## Task objective
Copy out the whole listing exactly as given. Skip the pictures.

## Data below
□ □ □ □
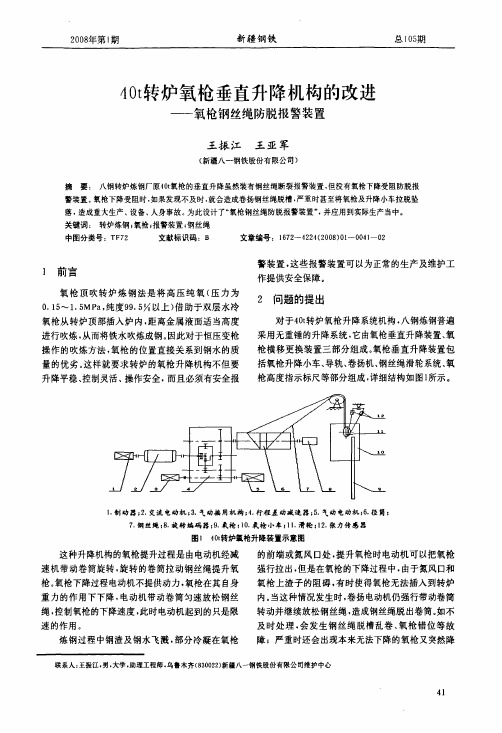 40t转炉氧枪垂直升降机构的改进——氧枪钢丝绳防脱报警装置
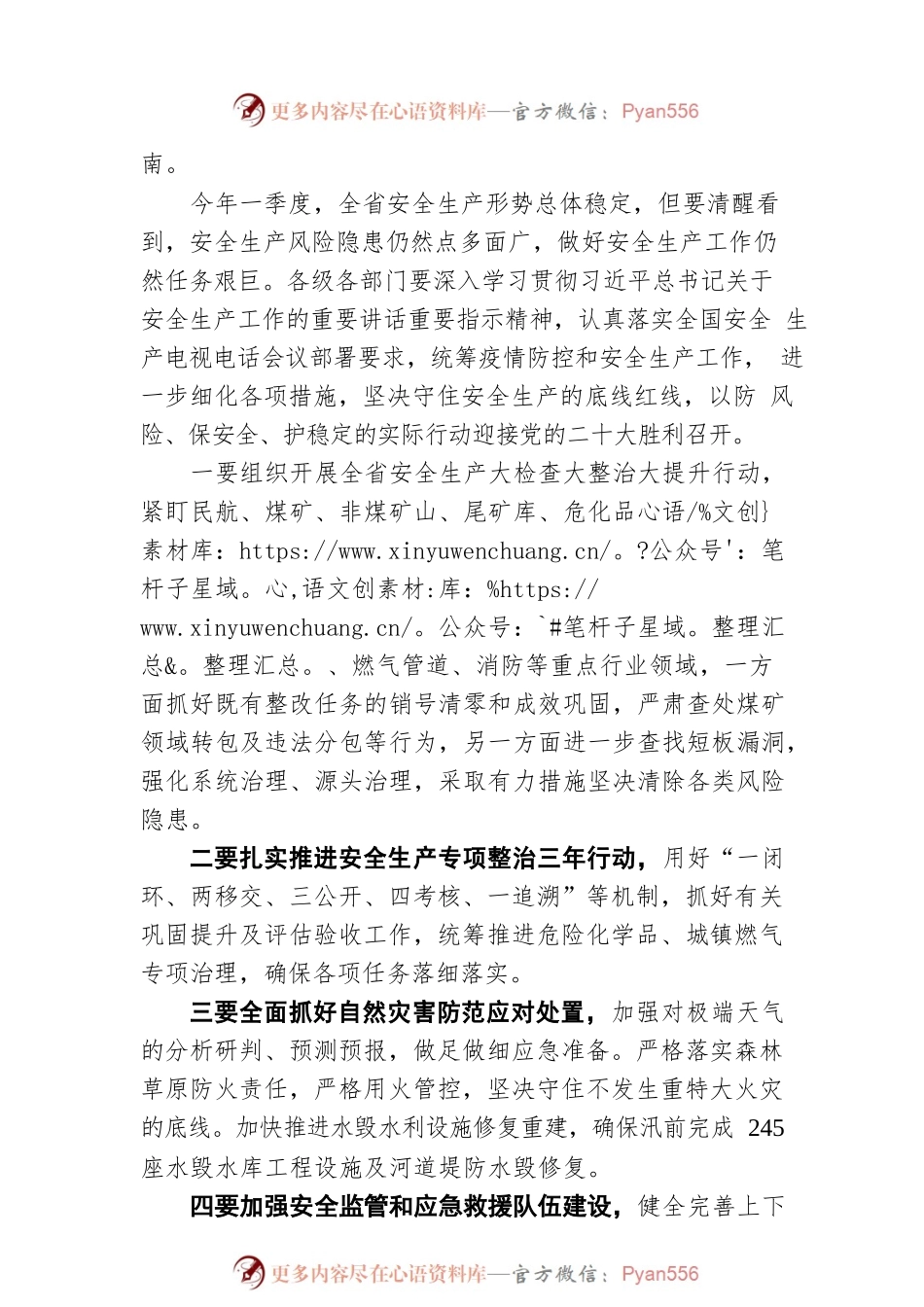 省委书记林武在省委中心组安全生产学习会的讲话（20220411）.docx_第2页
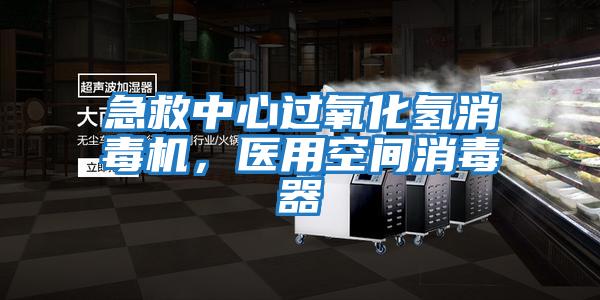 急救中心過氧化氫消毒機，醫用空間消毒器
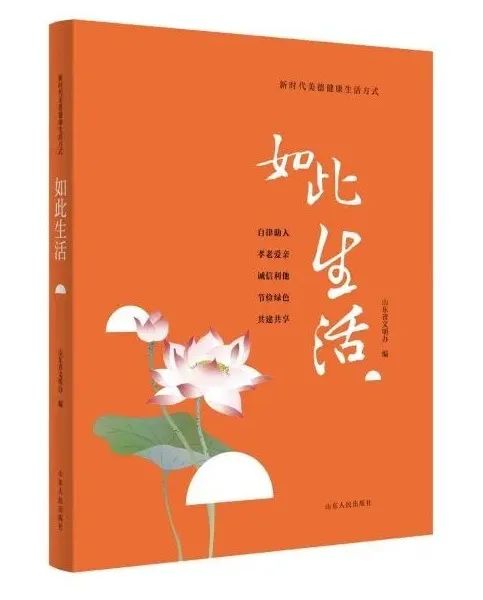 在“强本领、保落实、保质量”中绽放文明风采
□ □ □ □
## Expected answer
 40t转炉氧枪垂直升降机构的改进——氧枪钢丝绳防脱报警装置
 省委书记林武在省委中心组安全生产学习会的讲话（20220411）.docx_第2页
 急救中心過氧化氫消毒機，醫用空間消毒器
 在“强本领、保落实、保质量”中绽放文明风采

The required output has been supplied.